Complexity — and simplicity — in a PIM

My to-do lists get more and more complex over time.

I’ve explained here why I like My Life Organized (or “MLO” for short).  Briefly, MLO allows you to organize your tasks into a hierarchy, so that bigger tasks can be divided into smaller tasks and tasks without an organizing principle can be grouped into higher-level “projects” or simply “folders”.

But a consequence of this for me — and I think for any PIM-head who takes this stuff seriously — is that the list of tasks invariably grows and becomes more complex.
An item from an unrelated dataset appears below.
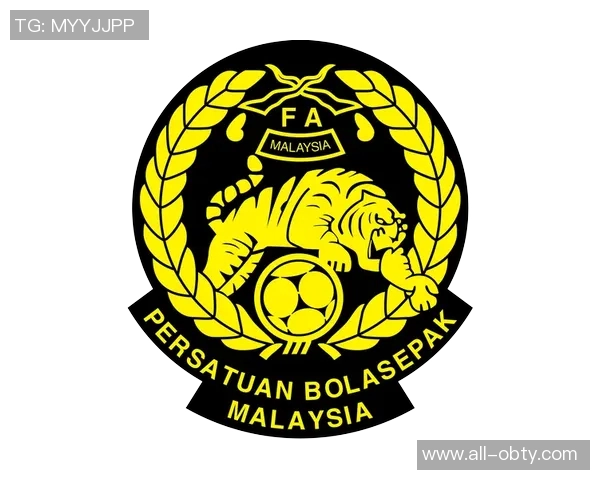 马来西亚足协就七名球员禁赛决定提起上诉至国际体育仲裁法庭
Most PIM software has a way of ranking or sorting tasks: by “importance”, by “urgency”, by overdue-ness, by all of the above.  It would be nice to build in to the PIM software some kind of scoring for simplicity as well.  One PIM tree is simpler than another if it isn’t as deeply nested, or if there isn’t a large degree of co-dependence between the various tasks, or <pick your simplicity function here>.

You could then have the software detect and warn you if you were adding on complexity at an alarming rate, and give you some tactics (or even semi-automated processes) for simplifying your PIM tree.
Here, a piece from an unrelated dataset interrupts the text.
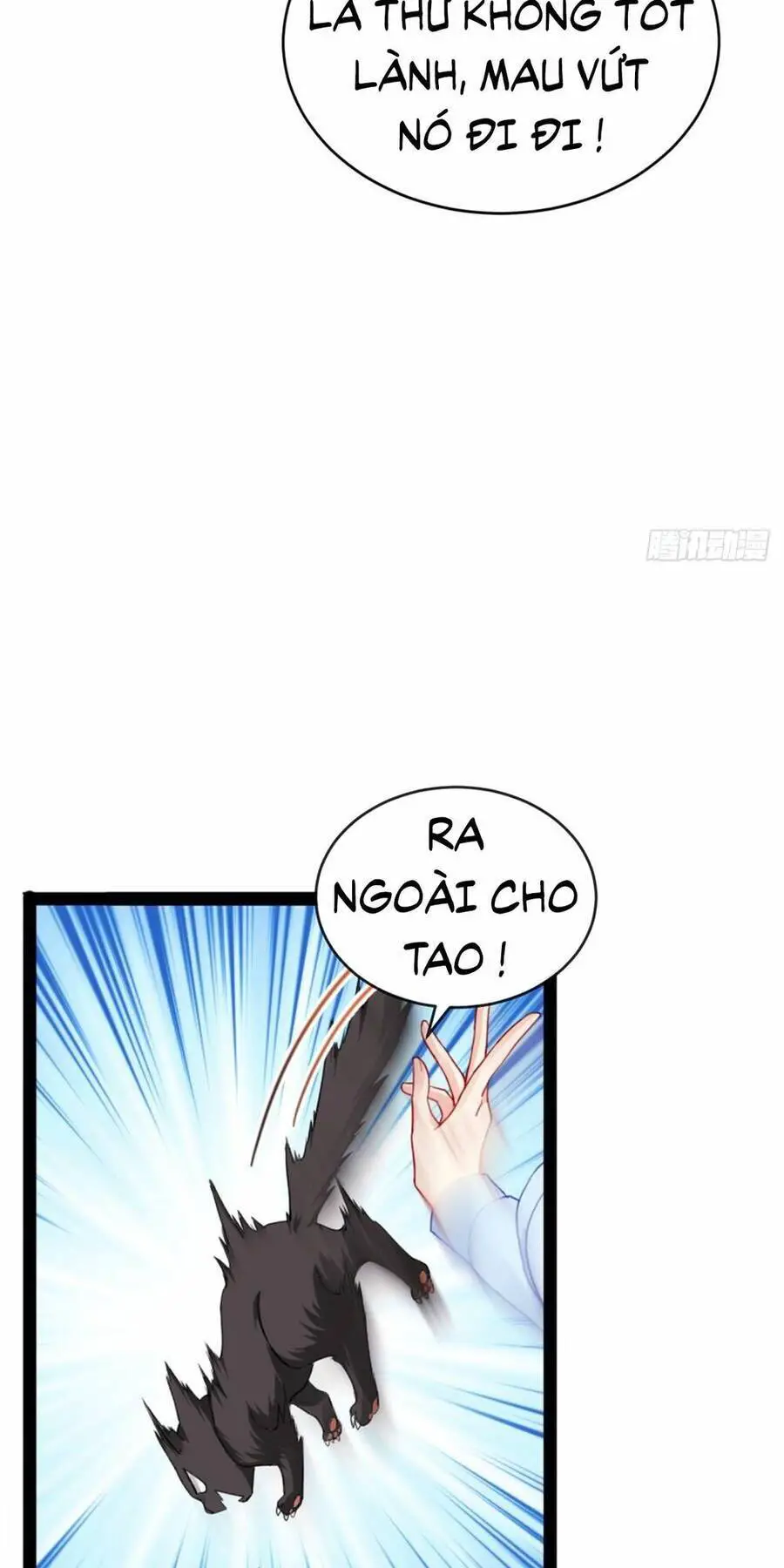 100 Cách Ngược Tra Nữ Nettruyen ZZZ Chương 5 Page 71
Be careful what you wish for, I guess.  I used some PIM software for a while which would actually put your tasks into the calendar based on the importance sort (and available time slots: each task had to be assigned a length).  Tasks could be split up to some extent, and it was nifty for a couple of days, but then it really got like Dr. Evil’s “unattended killer machine” that was supposed to do in Austin Powers and never did.  It was a major task trying to re-jigger the tasks so they would fit into the schedule where I knew they should go anyhow.  And finally, to achieve simplicity, I threw the software overboard and moved on.

Maybe a simplicity automaton would work better than an automatic scheduler, but I suspect it too could be become a tyrant if wholly automated.  Best to make software our companion and not our master.